» Task statement
Reproduce, word for word, every line starting at the line that contains "Toxinas en embarazadas" and ending with the final line of the entries.

═══ Data listing ═══

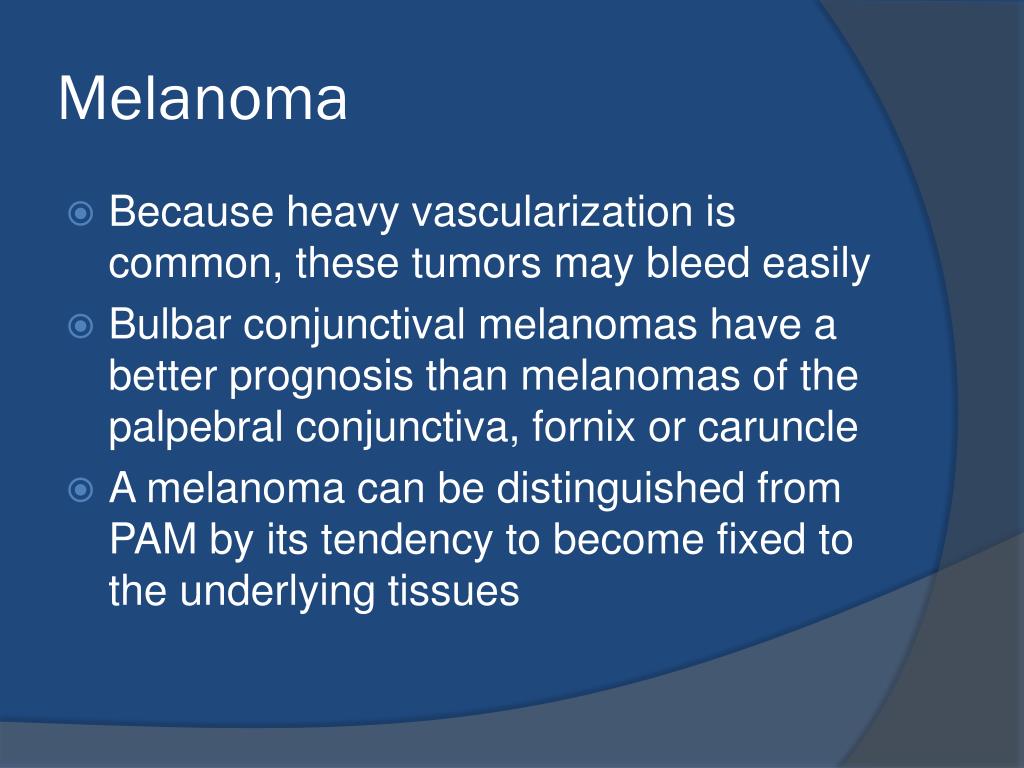 Melanoma

Because heavy vascularization is common, these tumors may bleed easily

Bulbar conjunctival melanomas have a better prognosis than melanomas of the palpebral conjunctiva, fornix or caruncle

A melanoma can be distinguished from PAM by its tendency to become fixed to the underlying tissues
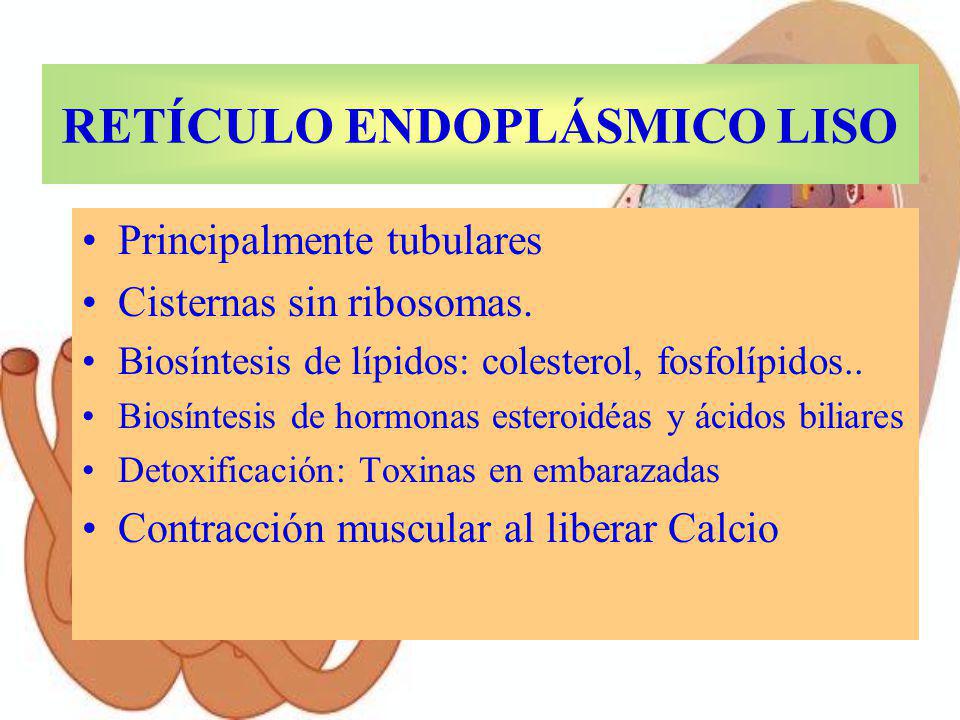 RETÍCULO ENDOPLÁSMICO LISO

• Principalmente tubulares
• Cisternas sin ribosomas.
• Biosíntesis de lípidos: colesterol, fosfolípidos..
• Biosíntesis de hormonas esteroidéas y ácidos biliares
• Detoxificación: Toxinas en embarazadas
• Contracción muscular al liberar Calcio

═══

» Solution to this task
• Detoxificación: Toxinas en embarazadas
• Contracción muscular al liberar Calcio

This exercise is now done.